For almost 100 years, founder, coach, and player Curly Lambeau was the only Packer credited with wearing jersey No. 1, although it had never been formally retired and annually appears on the jersey presented to the team's first round draft pick. The Packers have recognized Lambeau in a more significant manner than just a number retirement by naming their current stadium Lambeau Field shortly after he died. After the Green Bay Packers traded for Micah Parsons prior to the 2025 NFL season, the edge rusher chose to wear No. 1 rather than his former No. 11, which was already taken by Jayden Reed.
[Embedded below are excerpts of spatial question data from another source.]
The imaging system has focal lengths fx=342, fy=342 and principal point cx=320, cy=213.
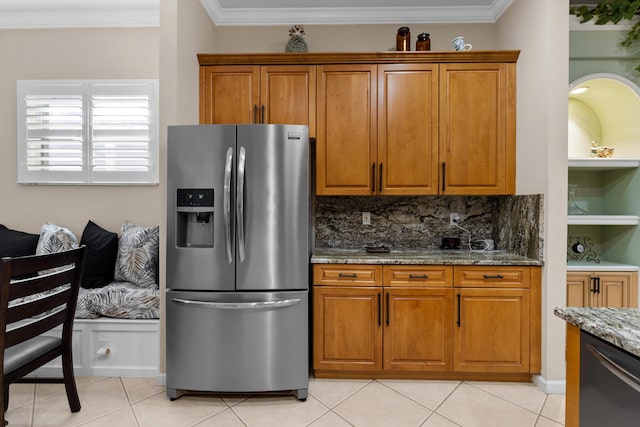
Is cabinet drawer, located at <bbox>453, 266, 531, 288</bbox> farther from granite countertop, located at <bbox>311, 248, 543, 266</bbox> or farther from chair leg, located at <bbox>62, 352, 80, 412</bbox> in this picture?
chair leg, located at <bbox>62, 352, 80, 412</bbox>

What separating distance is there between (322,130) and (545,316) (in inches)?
82.1

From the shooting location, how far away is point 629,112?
2.88 m

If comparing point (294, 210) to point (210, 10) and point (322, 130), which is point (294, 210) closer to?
point (322, 130)

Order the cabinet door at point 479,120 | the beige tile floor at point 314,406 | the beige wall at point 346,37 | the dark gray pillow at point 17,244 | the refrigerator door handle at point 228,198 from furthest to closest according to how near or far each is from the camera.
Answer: the beige wall at point 346,37 < the dark gray pillow at point 17,244 < the cabinet door at point 479,120 < the refrigerator door handle at point 228,198 < the beige tile floor at point 314,406

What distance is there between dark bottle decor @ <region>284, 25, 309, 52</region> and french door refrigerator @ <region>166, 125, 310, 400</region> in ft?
3.24

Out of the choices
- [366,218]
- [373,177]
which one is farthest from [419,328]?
[373,177]

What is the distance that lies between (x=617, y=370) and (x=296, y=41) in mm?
2835

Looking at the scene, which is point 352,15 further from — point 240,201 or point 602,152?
point 602,152

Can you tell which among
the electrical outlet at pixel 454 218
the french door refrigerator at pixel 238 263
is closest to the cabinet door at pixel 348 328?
the french door refrigerator at pixel 238 263

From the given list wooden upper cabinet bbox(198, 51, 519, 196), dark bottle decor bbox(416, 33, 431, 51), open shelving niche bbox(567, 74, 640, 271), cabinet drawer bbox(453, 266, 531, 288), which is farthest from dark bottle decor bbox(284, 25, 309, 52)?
open shelving niche bbox(567, 74, 640, 271)

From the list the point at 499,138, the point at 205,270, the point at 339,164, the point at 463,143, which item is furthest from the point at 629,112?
the point at 205,270

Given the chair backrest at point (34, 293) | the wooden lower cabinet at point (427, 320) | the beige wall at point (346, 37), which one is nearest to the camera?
the chair backrest at point (34, 293)

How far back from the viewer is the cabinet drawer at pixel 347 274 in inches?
96.9

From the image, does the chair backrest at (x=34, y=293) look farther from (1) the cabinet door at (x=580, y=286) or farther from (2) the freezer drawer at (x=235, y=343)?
(1) the cabinet door at (x=580, y=286)
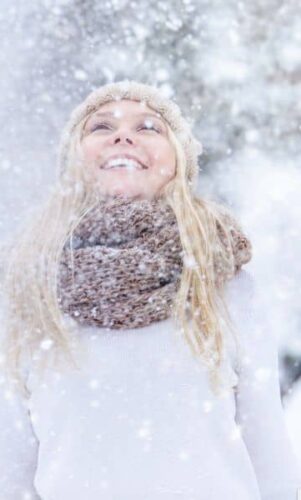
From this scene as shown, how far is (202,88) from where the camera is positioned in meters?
3.17

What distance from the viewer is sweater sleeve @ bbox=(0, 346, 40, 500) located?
1.14 meters

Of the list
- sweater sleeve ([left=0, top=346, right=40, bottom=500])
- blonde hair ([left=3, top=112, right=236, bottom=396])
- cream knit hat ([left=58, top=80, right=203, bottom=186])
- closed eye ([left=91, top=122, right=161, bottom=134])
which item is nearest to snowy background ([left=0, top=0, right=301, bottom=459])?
cream knit hat ([left=58, top=80, right=203, bottom=186])

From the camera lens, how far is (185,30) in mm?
3217

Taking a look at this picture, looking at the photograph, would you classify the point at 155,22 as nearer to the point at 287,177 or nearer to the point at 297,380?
the point at 287,177

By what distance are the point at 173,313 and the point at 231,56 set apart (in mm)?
2315

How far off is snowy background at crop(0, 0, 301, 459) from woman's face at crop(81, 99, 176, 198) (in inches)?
63.4

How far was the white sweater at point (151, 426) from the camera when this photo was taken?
1.05 metres

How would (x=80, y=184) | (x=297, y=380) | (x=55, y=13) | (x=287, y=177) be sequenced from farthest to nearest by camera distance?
(x=55, y=13) → (x=287, y=177) → (x=297, y=380) → (x=80, y=184)

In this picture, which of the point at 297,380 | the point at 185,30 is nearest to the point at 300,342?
the point at 297,380

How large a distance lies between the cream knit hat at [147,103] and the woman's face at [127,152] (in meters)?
0.05

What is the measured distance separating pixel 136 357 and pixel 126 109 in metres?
0.50

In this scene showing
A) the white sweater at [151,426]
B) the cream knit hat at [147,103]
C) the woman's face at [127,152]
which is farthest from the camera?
the cream knit hat at [147,103]

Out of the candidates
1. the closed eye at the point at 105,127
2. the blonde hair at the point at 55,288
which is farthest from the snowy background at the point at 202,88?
the blonde hair at the point at 55,288

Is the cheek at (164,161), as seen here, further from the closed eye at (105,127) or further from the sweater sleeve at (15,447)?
the sweater sleeve at (15,447)
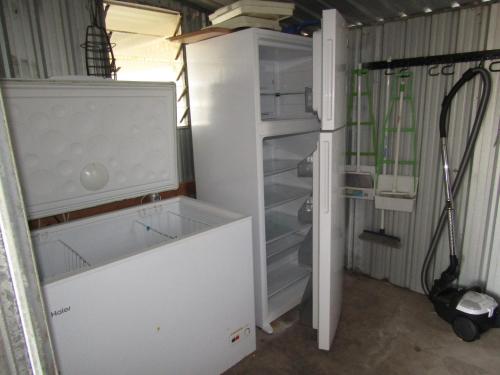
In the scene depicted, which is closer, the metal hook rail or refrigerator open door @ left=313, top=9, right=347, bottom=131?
refrigerator open door @ left=313, top=9, right=347, bottom=131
Paul Hornung's No. 5 was unofficially retired at the Packers' annual press party on July 10, 1967, although there has not been a ceremony to put his number on the wall of retired numbers at Lambeau Field. The number retirement never became official for a couple of reasons. First, Vince Lombardi, who initiated the number retirement, left the organization less than seven months after the announcement and died a year later. Second, number retirements were not as well known or publicized back in the 1960s. Hornung's No. 5 has only been issued to four players since his retirement, and none since 1988. All of the players to wear the No. 5 after Hornung only played a few games for the Packers before leaving the team or changing uniform number.

Aaron Rodgers' No. 12 has been identified as the likely next number to be retired by the Packers

The No. 12 has also been identified as a potential number to retire to honor the contributions of former Packers quarterback Aaron Rodgers. Rodgers led the Packers to a victory in Super Bowl XLV, was named NFL MVP four times in 2011, 2014, 2020 and 2021 and has been one of the most successful quarterbacks in NFL history. In July 2023, Packers president Mark Murphy said the team plans to retire Rodgers' number "at the appropriate time".